▶ [Exercise instructions] From the line containing "What is the measured gap" down to the last line of the records below, copy every line exactly. Leave out everything before it.

==== Source material

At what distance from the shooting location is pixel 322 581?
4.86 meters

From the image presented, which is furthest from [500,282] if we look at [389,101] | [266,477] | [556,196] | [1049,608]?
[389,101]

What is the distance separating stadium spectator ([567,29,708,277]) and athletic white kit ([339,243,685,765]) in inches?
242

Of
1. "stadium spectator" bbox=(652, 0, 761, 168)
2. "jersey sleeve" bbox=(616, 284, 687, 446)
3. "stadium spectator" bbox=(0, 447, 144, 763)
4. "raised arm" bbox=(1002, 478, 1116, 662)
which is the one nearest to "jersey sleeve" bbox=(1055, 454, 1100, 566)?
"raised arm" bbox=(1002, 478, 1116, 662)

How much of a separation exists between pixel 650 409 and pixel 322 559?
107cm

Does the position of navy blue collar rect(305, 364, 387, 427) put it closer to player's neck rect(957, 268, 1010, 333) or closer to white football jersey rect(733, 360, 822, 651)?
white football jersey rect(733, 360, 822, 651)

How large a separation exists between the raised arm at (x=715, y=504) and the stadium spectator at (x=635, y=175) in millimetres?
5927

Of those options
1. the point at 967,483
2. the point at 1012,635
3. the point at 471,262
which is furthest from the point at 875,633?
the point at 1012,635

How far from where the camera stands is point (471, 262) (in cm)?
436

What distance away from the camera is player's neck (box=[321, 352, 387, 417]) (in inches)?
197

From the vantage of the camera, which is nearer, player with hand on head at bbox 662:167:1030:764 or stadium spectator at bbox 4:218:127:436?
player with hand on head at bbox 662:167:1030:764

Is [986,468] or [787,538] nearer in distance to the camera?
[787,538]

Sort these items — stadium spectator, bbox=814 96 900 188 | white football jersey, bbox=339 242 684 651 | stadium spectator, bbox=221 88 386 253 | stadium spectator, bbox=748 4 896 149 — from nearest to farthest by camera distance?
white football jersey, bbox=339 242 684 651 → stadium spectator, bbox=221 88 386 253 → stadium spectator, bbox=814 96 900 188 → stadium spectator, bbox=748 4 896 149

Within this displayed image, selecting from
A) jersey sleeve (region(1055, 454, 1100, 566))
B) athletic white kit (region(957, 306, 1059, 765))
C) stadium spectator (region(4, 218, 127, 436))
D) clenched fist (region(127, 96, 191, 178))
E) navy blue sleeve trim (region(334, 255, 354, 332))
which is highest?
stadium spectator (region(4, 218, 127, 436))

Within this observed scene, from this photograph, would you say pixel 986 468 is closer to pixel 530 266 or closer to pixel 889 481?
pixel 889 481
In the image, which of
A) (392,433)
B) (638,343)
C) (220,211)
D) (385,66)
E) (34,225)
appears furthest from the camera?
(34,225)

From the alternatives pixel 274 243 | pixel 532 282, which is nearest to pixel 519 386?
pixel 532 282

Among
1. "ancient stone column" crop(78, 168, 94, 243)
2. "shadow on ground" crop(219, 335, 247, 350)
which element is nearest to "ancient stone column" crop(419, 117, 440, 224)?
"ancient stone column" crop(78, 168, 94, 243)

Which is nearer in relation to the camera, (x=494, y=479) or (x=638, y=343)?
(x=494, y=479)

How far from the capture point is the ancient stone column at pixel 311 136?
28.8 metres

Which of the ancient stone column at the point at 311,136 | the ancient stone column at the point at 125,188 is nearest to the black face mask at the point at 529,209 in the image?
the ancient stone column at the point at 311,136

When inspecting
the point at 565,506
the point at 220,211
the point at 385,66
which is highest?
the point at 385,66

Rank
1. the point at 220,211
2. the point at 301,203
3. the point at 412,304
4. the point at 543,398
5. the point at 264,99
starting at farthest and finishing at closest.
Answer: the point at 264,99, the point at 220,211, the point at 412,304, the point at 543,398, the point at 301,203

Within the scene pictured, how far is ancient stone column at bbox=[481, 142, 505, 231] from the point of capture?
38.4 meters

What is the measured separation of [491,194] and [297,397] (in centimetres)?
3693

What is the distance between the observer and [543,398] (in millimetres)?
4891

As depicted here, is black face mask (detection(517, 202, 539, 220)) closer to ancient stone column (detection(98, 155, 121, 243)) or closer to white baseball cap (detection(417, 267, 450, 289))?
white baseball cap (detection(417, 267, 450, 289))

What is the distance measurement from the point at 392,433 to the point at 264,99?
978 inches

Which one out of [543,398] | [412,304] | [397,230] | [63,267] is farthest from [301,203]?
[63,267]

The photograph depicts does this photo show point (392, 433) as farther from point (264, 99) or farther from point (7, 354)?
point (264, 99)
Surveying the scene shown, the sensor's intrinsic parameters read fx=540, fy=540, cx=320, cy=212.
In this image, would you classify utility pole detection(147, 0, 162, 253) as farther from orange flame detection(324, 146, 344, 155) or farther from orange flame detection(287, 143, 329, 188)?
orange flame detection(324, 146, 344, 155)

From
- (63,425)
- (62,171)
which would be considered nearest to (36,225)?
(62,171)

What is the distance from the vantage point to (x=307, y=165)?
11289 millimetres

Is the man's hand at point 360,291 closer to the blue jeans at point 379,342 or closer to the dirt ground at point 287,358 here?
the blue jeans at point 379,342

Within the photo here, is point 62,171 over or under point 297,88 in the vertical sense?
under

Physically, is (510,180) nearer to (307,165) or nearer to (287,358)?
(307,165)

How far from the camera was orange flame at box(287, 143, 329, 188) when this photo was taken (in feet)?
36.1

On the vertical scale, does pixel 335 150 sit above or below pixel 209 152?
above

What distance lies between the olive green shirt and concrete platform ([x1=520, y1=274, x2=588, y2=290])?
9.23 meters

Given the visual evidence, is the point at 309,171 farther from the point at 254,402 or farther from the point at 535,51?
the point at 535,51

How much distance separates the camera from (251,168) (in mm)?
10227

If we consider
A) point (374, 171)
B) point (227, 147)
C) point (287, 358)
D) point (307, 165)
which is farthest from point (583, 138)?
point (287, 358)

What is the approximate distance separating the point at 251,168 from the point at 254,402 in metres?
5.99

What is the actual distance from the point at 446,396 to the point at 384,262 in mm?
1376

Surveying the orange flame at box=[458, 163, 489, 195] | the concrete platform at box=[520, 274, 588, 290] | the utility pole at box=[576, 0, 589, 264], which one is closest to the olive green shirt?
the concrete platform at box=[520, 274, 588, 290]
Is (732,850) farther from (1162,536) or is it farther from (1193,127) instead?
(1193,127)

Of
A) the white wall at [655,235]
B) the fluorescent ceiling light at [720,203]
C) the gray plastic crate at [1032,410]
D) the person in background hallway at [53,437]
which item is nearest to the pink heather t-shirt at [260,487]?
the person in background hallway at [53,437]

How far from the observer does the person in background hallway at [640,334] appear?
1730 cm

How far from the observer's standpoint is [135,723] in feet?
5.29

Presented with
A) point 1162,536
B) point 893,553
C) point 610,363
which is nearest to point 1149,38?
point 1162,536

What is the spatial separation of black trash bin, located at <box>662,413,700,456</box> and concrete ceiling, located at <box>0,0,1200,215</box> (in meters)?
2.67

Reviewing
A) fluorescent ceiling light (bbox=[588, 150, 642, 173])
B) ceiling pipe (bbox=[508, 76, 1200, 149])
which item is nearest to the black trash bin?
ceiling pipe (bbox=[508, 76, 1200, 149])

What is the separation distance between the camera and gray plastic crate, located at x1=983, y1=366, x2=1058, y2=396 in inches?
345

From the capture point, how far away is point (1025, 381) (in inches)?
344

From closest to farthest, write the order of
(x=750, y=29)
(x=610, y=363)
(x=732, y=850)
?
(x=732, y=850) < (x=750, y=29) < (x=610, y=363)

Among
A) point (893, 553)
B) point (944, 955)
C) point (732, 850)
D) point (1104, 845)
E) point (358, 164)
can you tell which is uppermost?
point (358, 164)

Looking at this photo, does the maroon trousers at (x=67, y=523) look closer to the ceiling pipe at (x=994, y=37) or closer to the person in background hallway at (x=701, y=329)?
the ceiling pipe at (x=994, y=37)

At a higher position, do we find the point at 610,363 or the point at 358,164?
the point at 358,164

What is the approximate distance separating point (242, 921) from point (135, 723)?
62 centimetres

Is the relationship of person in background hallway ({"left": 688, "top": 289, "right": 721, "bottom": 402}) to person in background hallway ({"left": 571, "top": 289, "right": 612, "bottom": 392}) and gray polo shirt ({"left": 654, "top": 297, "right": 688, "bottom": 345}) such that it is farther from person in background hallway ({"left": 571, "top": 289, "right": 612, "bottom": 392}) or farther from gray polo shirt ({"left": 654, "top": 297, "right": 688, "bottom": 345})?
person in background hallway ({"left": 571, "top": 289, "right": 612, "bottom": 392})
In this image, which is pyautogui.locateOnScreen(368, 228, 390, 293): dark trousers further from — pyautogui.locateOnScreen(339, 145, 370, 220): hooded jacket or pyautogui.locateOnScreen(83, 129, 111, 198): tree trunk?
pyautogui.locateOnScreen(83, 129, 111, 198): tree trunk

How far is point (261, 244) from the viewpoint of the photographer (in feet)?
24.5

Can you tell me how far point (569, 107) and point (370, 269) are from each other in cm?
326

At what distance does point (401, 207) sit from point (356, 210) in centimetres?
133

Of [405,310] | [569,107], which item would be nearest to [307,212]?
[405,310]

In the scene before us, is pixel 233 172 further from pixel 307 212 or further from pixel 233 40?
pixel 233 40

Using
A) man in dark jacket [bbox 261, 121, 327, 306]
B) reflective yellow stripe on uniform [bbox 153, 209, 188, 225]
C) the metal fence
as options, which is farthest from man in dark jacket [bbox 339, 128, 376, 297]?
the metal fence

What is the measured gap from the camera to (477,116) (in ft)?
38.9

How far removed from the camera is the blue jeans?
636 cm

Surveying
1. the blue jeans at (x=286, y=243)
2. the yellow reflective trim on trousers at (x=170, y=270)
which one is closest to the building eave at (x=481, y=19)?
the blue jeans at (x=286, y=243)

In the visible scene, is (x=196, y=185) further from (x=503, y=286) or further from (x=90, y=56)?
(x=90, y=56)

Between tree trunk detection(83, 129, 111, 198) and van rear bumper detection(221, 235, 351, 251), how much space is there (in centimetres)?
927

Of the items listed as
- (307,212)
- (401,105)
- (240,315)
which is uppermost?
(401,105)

========

▶ [Result for this task]
What is the measured gap from the camera to (477,116) (in ft)?
38.9

How far removed from the camera is the blue jeans?
636 cm

Surveying
1. the blue jeans at (x=286, y=243)
2. the yellow reflective trim on trousers at (x=170, y=270)
which one is closest to the building eave at (x=481, y=19)?
the blue jeans at (x=286, y=243)

In the visible scene, is (x=196, y=185) further from (x=503, y=286) or further from (x=90, y=56)?
(x=90, y=56)

Between tree trunk detection(83, 129, 111, 198) and van rear bumper detection(221, 235, 351, 251), how much space is there (in centimetres)?
927

Of the items listed as
- (307,212)
- (401,105)
- (240,315)
which is uppermost?
(401,105)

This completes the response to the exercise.